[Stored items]
· · · ·
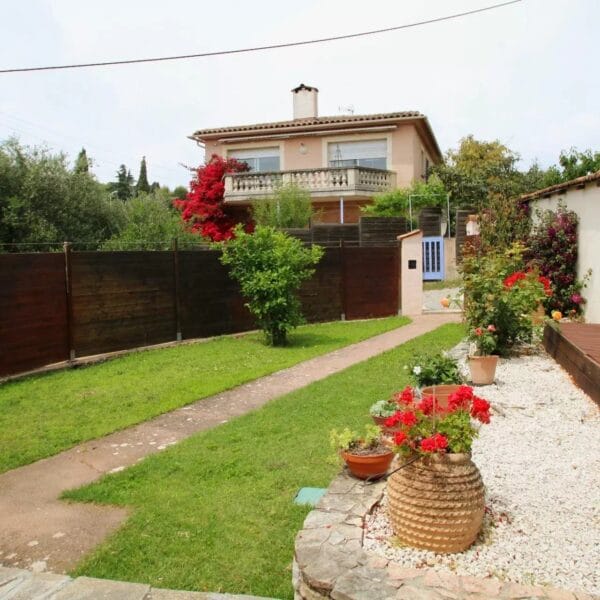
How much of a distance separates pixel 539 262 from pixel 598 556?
9.82 metres

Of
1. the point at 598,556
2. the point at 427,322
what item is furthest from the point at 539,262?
the point at 598,556

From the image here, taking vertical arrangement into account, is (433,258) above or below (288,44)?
below

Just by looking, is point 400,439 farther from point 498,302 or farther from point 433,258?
point 433,258

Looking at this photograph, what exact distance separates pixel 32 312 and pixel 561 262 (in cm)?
992

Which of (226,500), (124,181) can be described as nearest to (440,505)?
(226,500)

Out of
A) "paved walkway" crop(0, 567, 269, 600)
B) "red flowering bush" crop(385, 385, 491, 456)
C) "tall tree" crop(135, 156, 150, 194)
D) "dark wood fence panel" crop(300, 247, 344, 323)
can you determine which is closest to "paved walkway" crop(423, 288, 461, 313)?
"dark wood fence panel" crop(300, 247, 344, 323)

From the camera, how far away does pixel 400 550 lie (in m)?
3.20

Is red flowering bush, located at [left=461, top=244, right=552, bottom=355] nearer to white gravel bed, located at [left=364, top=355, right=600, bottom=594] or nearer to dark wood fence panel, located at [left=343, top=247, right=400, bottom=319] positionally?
white gravel bed, located at [left=364, top=355, right=600, bottom=594]

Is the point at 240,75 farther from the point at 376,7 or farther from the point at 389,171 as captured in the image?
the point at 389,171

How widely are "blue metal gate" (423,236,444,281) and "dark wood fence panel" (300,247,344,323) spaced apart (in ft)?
19.0

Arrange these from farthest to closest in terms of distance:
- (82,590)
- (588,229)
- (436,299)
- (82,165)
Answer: (82,165)
(436,299)
(588,229)
(82,590)

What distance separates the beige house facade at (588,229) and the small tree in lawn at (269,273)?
5296 millimetres

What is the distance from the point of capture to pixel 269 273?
11.9 metres

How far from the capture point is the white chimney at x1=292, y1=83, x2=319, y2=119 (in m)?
27.1
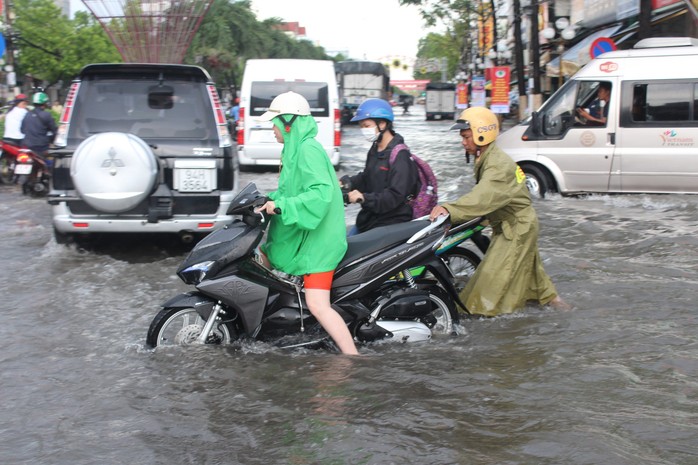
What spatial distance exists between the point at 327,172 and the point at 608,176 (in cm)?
805

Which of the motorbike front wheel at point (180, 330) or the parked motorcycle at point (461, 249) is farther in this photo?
the parked motorcycle at point (461, 249)

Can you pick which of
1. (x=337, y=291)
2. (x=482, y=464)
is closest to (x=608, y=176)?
(x=337, y=291)

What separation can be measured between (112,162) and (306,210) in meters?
3.13

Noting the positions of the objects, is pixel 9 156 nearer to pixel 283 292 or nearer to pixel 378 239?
pixel 283 292

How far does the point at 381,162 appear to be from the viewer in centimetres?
604

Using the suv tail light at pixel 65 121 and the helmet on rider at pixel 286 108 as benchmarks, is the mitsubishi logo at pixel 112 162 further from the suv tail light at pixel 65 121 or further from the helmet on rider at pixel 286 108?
the helmet on rider at pixel 286 108

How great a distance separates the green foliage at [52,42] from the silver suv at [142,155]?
42867mm

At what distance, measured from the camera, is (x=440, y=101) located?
53188 millimetres

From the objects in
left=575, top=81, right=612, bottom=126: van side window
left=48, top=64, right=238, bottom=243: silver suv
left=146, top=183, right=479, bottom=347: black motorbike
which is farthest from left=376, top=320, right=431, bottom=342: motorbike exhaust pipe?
left=575, top=81, right=612, bottom=126: van side window

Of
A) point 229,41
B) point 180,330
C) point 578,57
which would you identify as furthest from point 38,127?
point 229,41

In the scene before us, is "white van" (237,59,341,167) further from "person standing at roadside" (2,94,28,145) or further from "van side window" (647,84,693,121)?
"van side window" (647,84,693,121)

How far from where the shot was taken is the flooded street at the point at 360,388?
4066 mm

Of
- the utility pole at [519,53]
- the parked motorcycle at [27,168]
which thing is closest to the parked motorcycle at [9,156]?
the parked motorcycle at [27,168]

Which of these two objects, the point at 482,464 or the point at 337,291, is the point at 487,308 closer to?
the point at 337,291
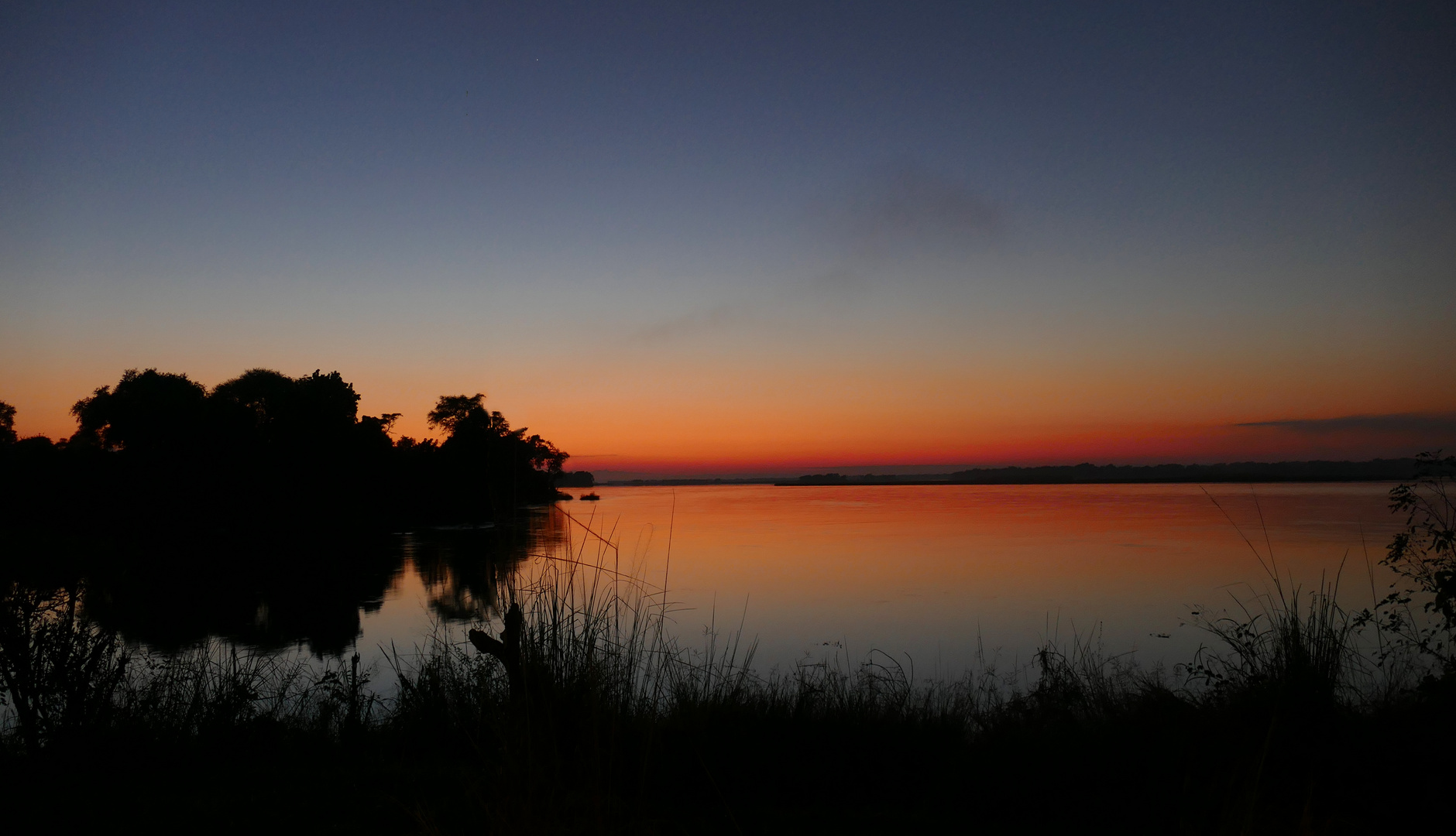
· · · ·
State how many of the lines above contain the word "between", and give only that number.

Solution for this exercise: 2